3 ounces Boar’s Head Deluxe Low Sodium Cap-Off Top Round, thinly sliced
1 ounce Boar’s Head Gold Label Imported Swiss Cheese, thinly sliced
1/2 ounce leaf lettuce, torn
1/2 ounce red onion, sliced
1 ounce tomato, sliced
2 teaspoons Boar’s Head Delicatessen Style Mustard, optional
1 6-inch Italian bread
Spread deli mustard on the top and bottom halves of sub roll. Layer roast beef and cheese and top with lettuce, tomato and onion.

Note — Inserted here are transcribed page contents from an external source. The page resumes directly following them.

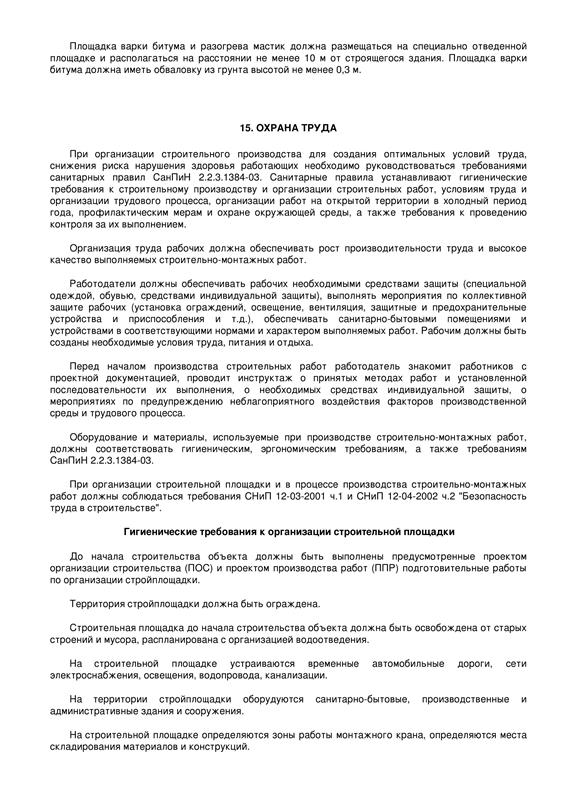 Площадка варки битума и разогрева мастик должна размещаться на специально отведенной площадке и располагаться на расстоянии не менее 10 м от строящегося здания. Площадка варки битума должна иметь обваловку из грунта высотой не менее 0,3 м.

15. ОХРАНА ТРУДА

При организации строительного производства для создания оптимальных условий труда, снижения риска нарушения здоровья работающих необходимо руководствоваться требованиями санитарных правил СанПиН 2.2.3.1384-03. Санитарные правила устанавливают гигиенические требования к строительному производству и организации строительных работ, условиям труда и организации трудового процесса, организации работ на открытой территории в холодный период года, профилактическим мерам и охране окружающей среды, а также требования к проведению контроля за их выполнением.

Организация труда рабочих должна обеспечивать рост производительности труда и высокое качество выполняемых строительно-монтажных работ.

Работодатели должны обеспечивать рабочих необходимыми средствами защиты (специальной одеждой, обувью, средствами индивидуальной защиты), выполнять мероприятия по коллективной защите рабочих (установка ограждений, освещение, вентиляция, защитные и предохранительные устройства и приспособления и т.д.), обеспечивать санитарно-бытовыми помещениями и устройствами в соответствующими нормами и характером выполняемых работ. Рабочим должны быть созданы необходимые условия труда, питания и отдыха.

Перед началом производства строительных работ работодатель знакомит работников с проектной документацией, проводит инструктаж о принятых методах работ и установленной последовательности их выполнения, о необходимых средствах индивидуальной защиты, о мероприятиях по предупреждению неблагоприятного воздействия факторов производственной среды и трудового процесса.

Оборудование и материалы, используемые при производстве строительно-монтажных работ, должны соответствовать гигиеническим, эргономическим требованиям, а также требованиям СанПиН 2.2.3.1384-03.

При организации строительной площадки и в процессе производства строительно-монтажных работ должны соблюдаться требования СНиП 12-03-2001 ч.1 и СНиП 12-04-2002 ч.2 "Безопасность труда в строительстве".

Гигиенические требования к организации строительной площадки

До начала строительства объекта должны быть выполнены предусмотренные проектом организации строительства (ПОС) и проектом производства работ (ППР) подготовительные работы по организации стройплощадки.

Территория стройплощадки должна быть ограждена.

Строительная площадка до начала строительства объекта должна быть освобождена от старых строений и мусора, распланирована с организацией водоотведения.

На строительной площадке устраиваются временные автомобильные дороги, сети электроснабжения, освещения, водопровода, канализации.

На территории стройплощадки оборудуются санитарно-бытовые, производственные и административные здания и сооружения.

На строительной площадке определяются зоны работы монтажного крана, определяются места складирования материалов и конструкций.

Close sandwich, cut in half and serve.


Ham and Cheese Sandwich with Arugula and Sundried Tomatoes

Servings: 1 sandwich
The powerful tastes of arugula, sundried tomatoes, olives and red peppers are the perfect counterpoint to low sodium Muenster Cheese and Lower Sodium Ham.
Italian sandwich loaf
4 ounces sliced Boar’s Head 42% Lower Sodium Branded Deluxe Ham
2 ounces Boar’s Head Low Sodium Muenster Cheese
1/2 cup arugula or spinach leaves
1/2 cup sliced sundried tomatoes in oil
1/2 ounce low sodium black olives, sliced, optional
1 ounce red peppers, roasted
Slice Italian loaf in half lengthwise. Layer ham and cheese onto bread with spinach leaves. Add tomatoes, olives, and red peppers and sandwich is ready to serve.


Hickory Smoked Turkey with Orange Dressing

Servings: 1 salad
The pungent hickory smoked flavor of the turkey contrasts well with the sweet and sour tastes of honey and vinegar and orange juice and dried cranberries.
1 teaspoon grape seed or canola oil
2 teaspoons honey
1/4 cup orange juice
2 tablespoons balsamic vinegar
2 teaspoons cracked black pepper
1 cup spring mix lettuce
1 large radish, sliced paper thin
4 ounces (1/4 inch thick julienne slices) Boar’s Head Hickory Smoked Black Forest Turkey Breast
4 to 6 whole pecans
Dried cranberries for garnish, optional
In small bowl, whisk oil with honey. Whisk in orange juice and then vinegar. Add pepper and set aside. Add a little more honey for desired thickness. Build the salad beginning with lettuce and radish slices. Toss. Add turkey and pecans. Toss again and add dressing. Top with cranberries if desired. Add more dressing to taste.